DOA: Dead or Alive
Year of release: 2006
Director: Corey Yuen
Action directors: Corey Yuen, Guo Jian Yong
Producers: Mark Altman, Paul Anderson, Jeremy Bolt
Writers: J.F. Lawton, Adam Gross, Seth Gross
Cinematography: Chan Chi Ying, Keung Kwok-Man
Editors: Cheung Ka-Fai, Eddie Hamilton, Angie Lam
Music: Junkie XL
Stars: Jaime Pressly, Devon Aoki, Holly Valance, Sarah Carter, Natassia Malthe, Kane Kosugi, Eric Roberts, Kevin Nash, Robin Shou, Ngai Sing (aka Collin Chou)
Rated PG-13 for violence and language
Movie Review Index
You would think that the formula for DOA would be a simple way to make a fun brainless action picture: take a bunch of babes and have them kick some ass.

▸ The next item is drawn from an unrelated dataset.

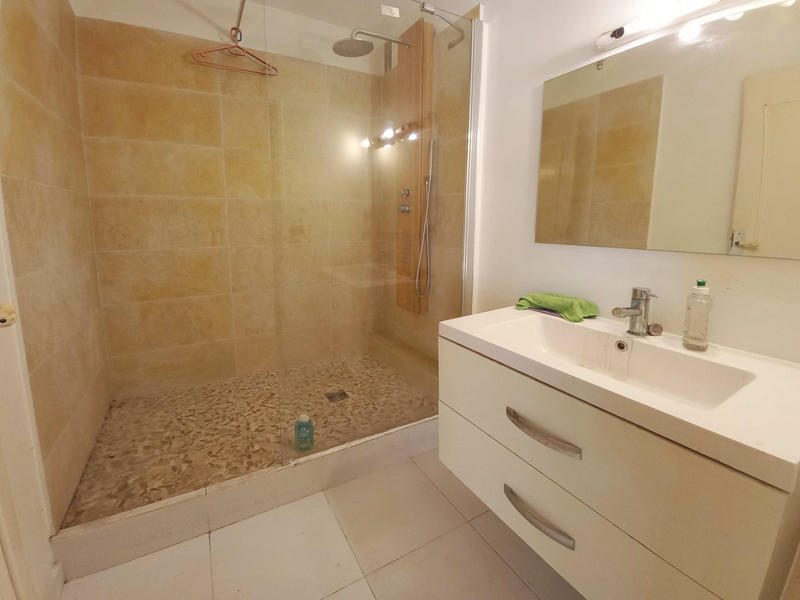 Appartement - 110 m² - 5 pièces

Unfortunately, even under the direction of Hong Kong veteran Corey Yuen, this film can't live up to the lowest of expectations.
DOA is based on the long-running fighting game series Dead or Alive, which has always seemed to be a second banana to the big hitters in the genre like Street Fighter and Tekken. Perhaps knowing that the fisticuffs couldn't compare, Dead or Alive's designers pumped up the jiggly quotient in the games, to the point that the press releases for each new edition would brag about how realistic the "boob physics" were.

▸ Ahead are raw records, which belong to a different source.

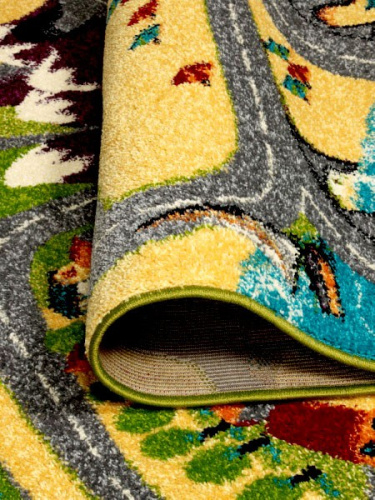 Funky TOP UGO green фото 6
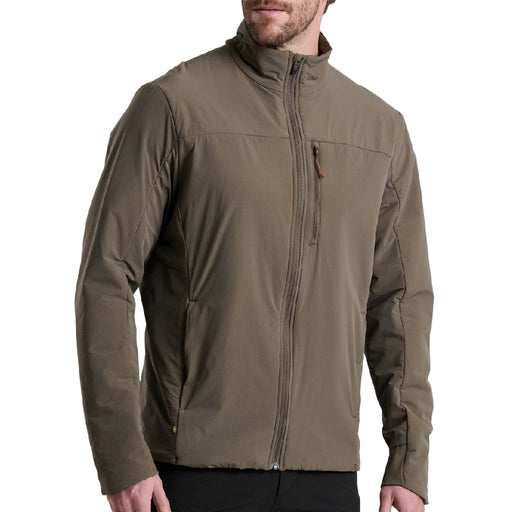 KÜHL AeroLight Jacket - Kanteen MEN - Clothing - Outerwear - Jackets Kühl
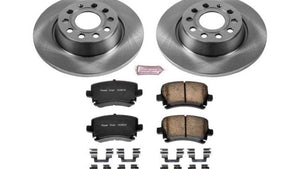 Brake Kits - OE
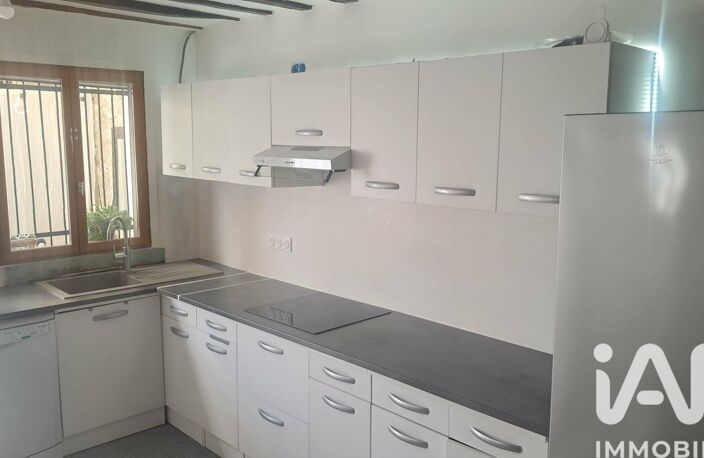 Vente Maison de village 4 pièces — photo 4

The buxom ladies of Dead or Alive went on to cement the series as shallow, but still able to deliver good brainless fun. So it would be logical to think that the film would follow suit. But hold on -- this is a movie adaptation of a video game, perhaps one of the lowest genres in all of cinema, giving birth to filmic atrocities like Super Mario Bros. and the majority of German schlockmeister Uwe Boll's output.
At times, DOA does succeed in producing entertainment that's stupid in a good way, if that makes any sense. When the movie doesn't take itself so seriously, it can be over-the-top campy fun. Several of the cast members, most notably Jaime Pressly, seem to take this into account and bring some nice comedic flair to their roles, as well as showcasing some decent moves in the fight scenes.
On the other hand, though, there are some members of the cast that should have not been let anywhere near the set, with the biggest culprit being Devon Aoki. As with my review for the Jet Li clunker War, I have to note that if wasn't for the fact that her father owning the Benihana chain, I highly doubt we'd ever see Ms. Aoki in anything other than a Girls Gone Wild video. She's a terrible actor, has no talent for on-screen martial arts, and isn't even all that good-looking.
Even if you're a fan of the games, I doubt you're going to find much to like with DOA: Dead or Alive. It sat in Dimension's vault for over a year before being released for good reason. This is simply just not a good movie at all, even taking into account how sorry big-screen video game adaptations usually are.